**SUPPLIED PASSAGE:**
************

# Highschool Student Safety Guidelines



## Thomas Johnston (Sep 27, 2014)

Hey all,

I have been giving the title of Asst. Lighting Designer at the highschool I attend. Our school doesn't have many safety guidelines except no lighting loft or tension grid when TD or staff member is not in theatre. We have no rules regarding hard hats, steel toes, gloves ect. %90 of the work I do is in my uniform of my shirt and tie occasionally a golf shirt. Do you think the theatre should require hard hats when hanging lights, or during tech night? I have one but have never brought it it. I'm not sure if I should or not. What's your opinion what safety regulations should they insist on? Should we be required to wear hard hats when doing lighting work?


----------



## BillConnerFASTC (Sep 27, 2014)

When there is work going on overhead, not a bad idea to require hard hats for Antone below them in the same area I wide area.

Training - increase awareness - is a good first step. Five or ten minute lessons during breaks.


----------



## AlexDonkle (Sep 27, 2014)

A related rule I've seen used at a local PAC is requiring anyone walking onto the grid to remove everything from their pockets beforehand (they have a table and a big sign next to the ladder up to the grid).


----------



## ruinexplorer (Sep 28, 2014)

I highly recommend anyone in secondary education (at least in the United States) to be familiar with Dr. Doom's website and publications (though the link to the store seems broken): http://www.globalhealthandsafety.net/ In particular, this article might be of interest to you.

EDIT: You can still find Dr. Doom's book here.


----------



## wiscolighting (Sep 28, 2014)

Thomas Johnston said:


> Hey all,
> 
> I have been giving the title of Asst. Lighting Designer at the highschool I attend. Our school doesn't have many safety guidelines except no lighting loft or tension grid when TD or staff member is not in theatre. We have no rules regarding hard hats, steel toes, gloves ect. %90 of the work I do is in my uniform of my shirt and tie occasionally a golf shirt. Do you think the theatre should require hard hats when hanging lights, or during tech night? I have one but have never brought it it. I'm not sure if I should or not. What's your opinion what safety regulations should they insist on? Should we be required to wear hard hats when doing lighting work?

************

**EXERCISE DATA:**
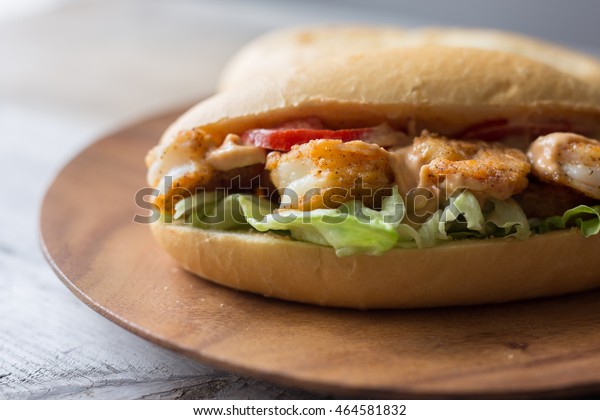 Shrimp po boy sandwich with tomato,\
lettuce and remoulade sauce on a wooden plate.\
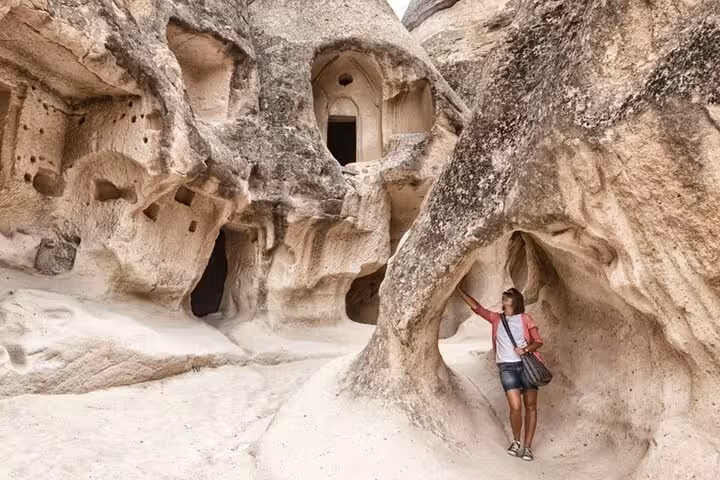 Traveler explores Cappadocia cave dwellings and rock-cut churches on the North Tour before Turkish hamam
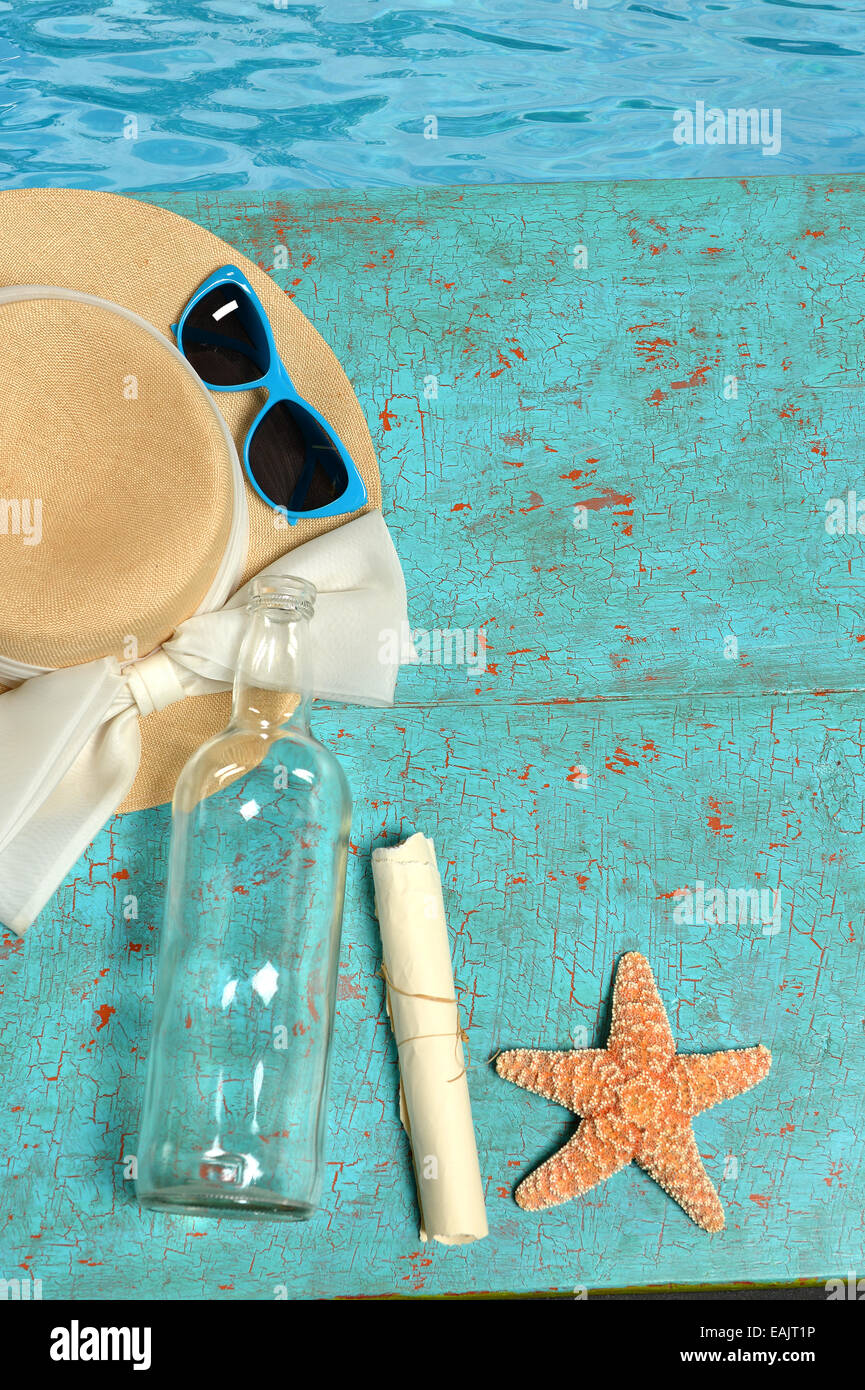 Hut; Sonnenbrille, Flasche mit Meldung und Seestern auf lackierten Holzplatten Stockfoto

************

**TASK DETAILS:** Quote the safety thread in full, word for word. The lines are separate material from the safety thread.

**EXERCISE RESPONSE:**
# Highschool Student Safety Guidelines



## Thomas Johnston (Sep 27, 2014)

Hey all,

I have been giving the title of Asst. Lighting Designer at the highschool I attend. Our school doesn't have many safety guidelines except no lighting loft or tension grid when TD or staff member is not in theatre. We have no rules regarding hard hats, steel toes, gloves ect. %90 of the work I do is in my uniform of my shirt and tie occasionally a golf shirt. Do you think the theatre should require hard hats when hanging lights, or during tech night? I have one but have never brought it it. I'm not sure if I should or not. What's your opinion what safety regulations should they insist on? Should we be required to wear hard hats when doing lighting work?


----------



## BillConnerFASTC (Sep 27, 2014)

When there is work going on overhead, not a bad idea to require hard hats for Antone below them in the same area I wide area.

Training - increase awareness - is a good first step. Five or ten minute lessons during breaks.


----------



## AlexDonkle (Sep 27, 2014)

A related rule I've seen used at a local PAC is requiring anyone walking onto the grid to remove everything from their pockets beforehand (they have a table and a big sign next to the ladder up to the grid).


----------



## ruinexplorer (Sep 28, 2014)

I highly recommend anyone in secondary education (at least in the United States) to be familiar with Dr. Doom's website and publications (though the link to the store seems broken): http://www.globalhealthandsafety.net/ In particular, this article might be of interest to you.

EDIT: You can still find Dr. Doom's book here.


----------



## wiscolighting (Sep 28, 2014)

Thomas Johnston said:


> Hey all,
> 
> I have been giving the title of Asst. Lighting Designer at the highschool I attend. Our school doesn't have many safety guidelines except no lighting loft or tension grid when TD or staff member is not in theatre. We have no rules regarding hard hats, steel toes, gloves ect. %90 of the work I do is in my uniform of my shirt and tie occasionally a golf shirt. Do you think the theatre should require hard hats when hanging lights, or during tech night? I have one but have never brought it it. I'm not sure if I should or not. What's your opinion what safety regulations should they insist on? Should we be required to wear hard hats when doing lighting work?